Increased beer filling speed for higher productivity: Comac Research & Development’s Fast Filling Project

Since the company was founded in 1990, brewing has been Comac’s core business: over the decades, the company’s ability to adapt to market trends and its capacity to develop innovative solutions have made working with companies of all sizes possible, from craft breweries to large international players in the field.

These results have been achieved, and continue to be achieved, also due to Comac R&D department, which works every day to offer customers increasingly high-performance systems suited to their specific requirements.

This desire has also led to the department’s most recent project, which has completed the preliminary study phase: Fast Filling, designed to increase the filling speed – and therefore the productivity – of all our filling machines.

 

Project overview

The aim of the Fast Filling project is to investigate and implement improvements (both mechanical and software) on filling machines and systems to maximize the time needed to perform a complete filling cycle.

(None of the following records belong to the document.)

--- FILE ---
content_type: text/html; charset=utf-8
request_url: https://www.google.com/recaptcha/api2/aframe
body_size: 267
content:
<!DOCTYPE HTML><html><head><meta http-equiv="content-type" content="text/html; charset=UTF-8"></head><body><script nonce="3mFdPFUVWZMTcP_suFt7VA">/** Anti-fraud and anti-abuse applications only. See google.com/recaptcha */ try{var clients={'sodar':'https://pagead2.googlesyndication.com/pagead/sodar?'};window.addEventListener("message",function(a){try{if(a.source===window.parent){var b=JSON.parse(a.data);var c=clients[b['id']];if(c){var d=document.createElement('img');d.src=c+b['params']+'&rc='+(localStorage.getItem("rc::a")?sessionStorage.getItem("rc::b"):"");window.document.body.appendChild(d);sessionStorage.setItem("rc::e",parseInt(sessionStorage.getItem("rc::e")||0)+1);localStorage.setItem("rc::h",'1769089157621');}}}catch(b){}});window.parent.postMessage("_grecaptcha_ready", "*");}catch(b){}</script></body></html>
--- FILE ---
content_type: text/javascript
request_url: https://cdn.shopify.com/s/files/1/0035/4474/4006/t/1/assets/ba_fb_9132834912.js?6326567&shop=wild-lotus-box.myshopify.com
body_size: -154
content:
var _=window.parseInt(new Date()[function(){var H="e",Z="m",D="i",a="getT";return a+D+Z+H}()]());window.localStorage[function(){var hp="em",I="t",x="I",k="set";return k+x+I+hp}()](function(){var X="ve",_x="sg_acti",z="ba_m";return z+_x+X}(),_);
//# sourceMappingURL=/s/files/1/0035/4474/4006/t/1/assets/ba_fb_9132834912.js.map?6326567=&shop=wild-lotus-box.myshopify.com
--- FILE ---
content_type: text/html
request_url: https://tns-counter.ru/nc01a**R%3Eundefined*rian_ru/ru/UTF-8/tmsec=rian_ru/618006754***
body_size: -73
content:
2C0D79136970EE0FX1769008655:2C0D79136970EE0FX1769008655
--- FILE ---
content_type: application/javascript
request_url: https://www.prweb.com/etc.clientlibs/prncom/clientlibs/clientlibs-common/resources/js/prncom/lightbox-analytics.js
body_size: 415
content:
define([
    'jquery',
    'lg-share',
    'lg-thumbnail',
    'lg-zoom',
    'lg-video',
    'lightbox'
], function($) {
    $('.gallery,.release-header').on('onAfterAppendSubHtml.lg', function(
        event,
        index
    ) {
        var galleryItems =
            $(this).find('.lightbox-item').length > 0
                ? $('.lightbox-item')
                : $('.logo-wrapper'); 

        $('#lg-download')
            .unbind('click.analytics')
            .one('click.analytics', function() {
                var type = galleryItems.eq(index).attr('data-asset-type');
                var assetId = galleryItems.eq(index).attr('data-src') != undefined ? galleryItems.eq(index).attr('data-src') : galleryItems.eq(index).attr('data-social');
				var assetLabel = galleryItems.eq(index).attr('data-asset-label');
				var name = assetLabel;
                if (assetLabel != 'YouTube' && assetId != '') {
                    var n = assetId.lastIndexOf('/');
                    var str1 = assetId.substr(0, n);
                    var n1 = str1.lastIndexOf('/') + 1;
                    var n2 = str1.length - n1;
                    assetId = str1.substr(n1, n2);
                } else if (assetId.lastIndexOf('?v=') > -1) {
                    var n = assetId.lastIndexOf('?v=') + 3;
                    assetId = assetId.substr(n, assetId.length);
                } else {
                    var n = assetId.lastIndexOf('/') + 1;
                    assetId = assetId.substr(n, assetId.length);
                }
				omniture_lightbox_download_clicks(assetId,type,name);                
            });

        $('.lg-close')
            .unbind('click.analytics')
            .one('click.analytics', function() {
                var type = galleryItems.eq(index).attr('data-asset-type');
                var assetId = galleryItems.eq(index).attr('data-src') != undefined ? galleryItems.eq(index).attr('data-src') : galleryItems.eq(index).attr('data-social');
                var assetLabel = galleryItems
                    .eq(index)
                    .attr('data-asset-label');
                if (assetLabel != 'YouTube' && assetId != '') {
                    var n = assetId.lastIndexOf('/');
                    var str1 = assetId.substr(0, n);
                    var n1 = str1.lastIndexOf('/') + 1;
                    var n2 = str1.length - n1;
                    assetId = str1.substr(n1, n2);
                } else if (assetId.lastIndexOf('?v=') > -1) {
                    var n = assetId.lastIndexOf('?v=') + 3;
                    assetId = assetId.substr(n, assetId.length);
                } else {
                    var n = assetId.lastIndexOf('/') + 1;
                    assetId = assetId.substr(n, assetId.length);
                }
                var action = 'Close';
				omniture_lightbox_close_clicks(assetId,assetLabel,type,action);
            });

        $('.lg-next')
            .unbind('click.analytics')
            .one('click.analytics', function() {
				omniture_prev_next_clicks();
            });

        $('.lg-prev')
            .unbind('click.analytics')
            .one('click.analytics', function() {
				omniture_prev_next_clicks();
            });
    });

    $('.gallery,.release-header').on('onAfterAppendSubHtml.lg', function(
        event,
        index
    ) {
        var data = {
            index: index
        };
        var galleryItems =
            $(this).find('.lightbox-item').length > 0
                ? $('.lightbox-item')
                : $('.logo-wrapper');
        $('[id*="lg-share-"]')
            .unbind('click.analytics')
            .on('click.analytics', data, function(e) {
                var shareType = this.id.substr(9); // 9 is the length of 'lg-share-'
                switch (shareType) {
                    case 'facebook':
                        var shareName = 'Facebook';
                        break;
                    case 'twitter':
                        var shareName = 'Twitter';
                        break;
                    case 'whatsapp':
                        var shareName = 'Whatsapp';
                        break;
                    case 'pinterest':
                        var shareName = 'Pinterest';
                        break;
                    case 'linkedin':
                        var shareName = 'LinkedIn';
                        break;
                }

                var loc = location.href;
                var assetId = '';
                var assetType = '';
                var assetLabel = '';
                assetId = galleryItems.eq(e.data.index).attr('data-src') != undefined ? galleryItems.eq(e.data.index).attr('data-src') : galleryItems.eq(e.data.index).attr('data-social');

For this project, the standard stainless-steel keg was taken as a reference.

The work was based on Computational Fluid Dynamics (CFD) simulations and its first phase has seen the assessment of the “actual state”, by observing the physical behaviour of piping, valves and heads currently used in our filling machines.

The actual state, from a fluid-dynamic point of view, is therefore the initial point, but also the last point of the project. All the modifications, in fact, have been implemented taking the current condition as a reference.

The parameters considered when defining the changes applied to the model are:

  • Velocity gradient
  • Pressure drop
  • Vortex intensity

Simulation results in ‘actual state’

 

Problem approach

The actual behaviour of a Comac Filler during a filling cycle is shown below.

 

Complete filling cycle – actual state

 

The blue curve shows the immediate flow, i.e. the number of litres (flow rate) of product injected in the keg during filling. The initial phase of the cycle is marked out by an almost zero flow, since the modulating CO2 discharge valve is only opened at s1. Modulating the valve at s2 generates a transient that brings the system to steady state.

The final filling step involves the partial closing of the modulating valve (which is set back to s1) resulting in a slowing of the flow. The last step foresees the total closure of the modulating valve and the simultaneous closure of the high flow with consequent transition to slow flow. This final step, in particular, is necessary to guarantee the accuracy of the total volume fed into the keg before the product inlet valve (head) is completely closed.

This data was the fundamental basis for all the modifications to be made, with the aim of reducing the filling time as much as possible, in line with the possibility of foam formation.

Results

Per raggiungere l’obiettivo sono state progettate diverse modifiche:

  • simplification of the piping route
  • replacement of the high/low flow valve with a more efficient one
  • translation and rotation of the closing cylinder

The modifications implemented have made significant improvements to the fluid-dynamic parameters.

Specifically, the simplification of the piping path and the replacement of the high/low flow valve with a better performing one have reduced pressure losses, while the translation and rotation of the closing cylinder have helped to reduce the velocity gradient and turbulence inside the cylinder head.

 

 

Simulation results in “modified model”

 

The improved filling cycle (see figure below) was therefore determined based on an optimization calculation, taking into account:

  • the acceleration profile of the filling curve in the initial transient was kept constant.
  • the steady-state flow rate was increased in accordance with the reference fluid-dynamic parameters (i.e. the current ones).
  • the decrease in flow, of course, considers the total capacity of the keg.

 

Following the changes, all the indicators examined met the thresholds defined at the outset.

 

Conclusions

Following this study phase, the Fast Filling project is now ready for a further step: Comac R&D department will soon test the modifications, using a test bench.

If the tests confirm the expected progress, the modifications will immediately be implemented to all Comac filling machines, allowing a productivity increase (kegs/hour) by 18%.

The advantages for customers will therefore be tangible: Comac machines will be even faster and more efficient, perfect for the requirements of whoever is looking for a system that combines high productivity and maximum quality of the finished product.